Introduction
Many people use Python because, like other scripting languages, it is a portable, platform-independent and general-purpose language that can perform the same tasks as the database-centric, proprietary 4GL tools supplied by database vendors. Like 4GL tools, Python lets you write programs that access, display and update the information in the database with minimal effort. Unlike many 4GLs, Python also gives you a variety of other capabilities, such as parsing HTML, making socket connections and encrypting data.
Possible applications for the Python DB-API include:
- Many Web sites construct pages on the fly to display information requested by the user, such as selections from the products offered in a catalogue or from the documents available in a library. Doing this requires CGI scripts that can extract the desired information from a database and render it as HTML.

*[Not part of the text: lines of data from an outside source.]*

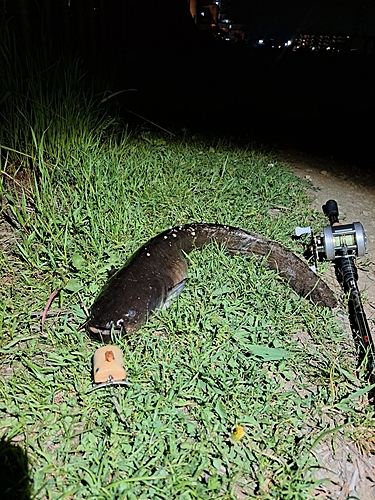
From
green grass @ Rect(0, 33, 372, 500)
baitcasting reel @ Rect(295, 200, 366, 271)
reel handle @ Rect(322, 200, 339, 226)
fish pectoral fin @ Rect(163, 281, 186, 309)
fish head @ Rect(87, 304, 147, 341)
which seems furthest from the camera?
reel handle @ Rect(322, 200, 339, 226)

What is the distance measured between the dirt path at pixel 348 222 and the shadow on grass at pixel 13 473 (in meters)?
0.99

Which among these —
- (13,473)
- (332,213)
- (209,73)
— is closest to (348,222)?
(332,213)

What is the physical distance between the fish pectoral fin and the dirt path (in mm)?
884

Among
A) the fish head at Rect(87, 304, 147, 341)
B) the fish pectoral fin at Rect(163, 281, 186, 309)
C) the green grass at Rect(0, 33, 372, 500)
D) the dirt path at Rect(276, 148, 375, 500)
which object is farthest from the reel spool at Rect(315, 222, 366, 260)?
the fish head at Rect(87, 304, 147, 341)

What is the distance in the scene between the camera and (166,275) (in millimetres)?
2295

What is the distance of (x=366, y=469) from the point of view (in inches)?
62.5

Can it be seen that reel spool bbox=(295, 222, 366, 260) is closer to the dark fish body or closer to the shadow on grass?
the dark fish body

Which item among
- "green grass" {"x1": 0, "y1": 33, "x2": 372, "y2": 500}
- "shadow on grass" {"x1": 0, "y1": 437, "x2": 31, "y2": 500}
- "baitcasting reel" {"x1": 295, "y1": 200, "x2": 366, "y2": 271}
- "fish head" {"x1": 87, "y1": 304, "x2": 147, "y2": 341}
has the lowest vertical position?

- An Intranet application might use the Tkinter module and the DB-API to provide a graphical user interface for browsing through a local database, such as accounts receivable or a customer list.
- Python programs can be used to analyze data by computing statistical properties of the data.
- Python programs can form a testing framework for programs that modify the database, in order to verify that some integrity constraint is maintained.
To solve the problem, a Special Interest Group (or SIG) for databases was formed. People interested in using Python for a given application form a SIG of their own: they meet on an Internet mailing list where they discuss the topic, exchange ideas, write code (and debug it), and eventually produce a finished product. (Sounds a lot like the development process for the Linux kernel, doesn't it?)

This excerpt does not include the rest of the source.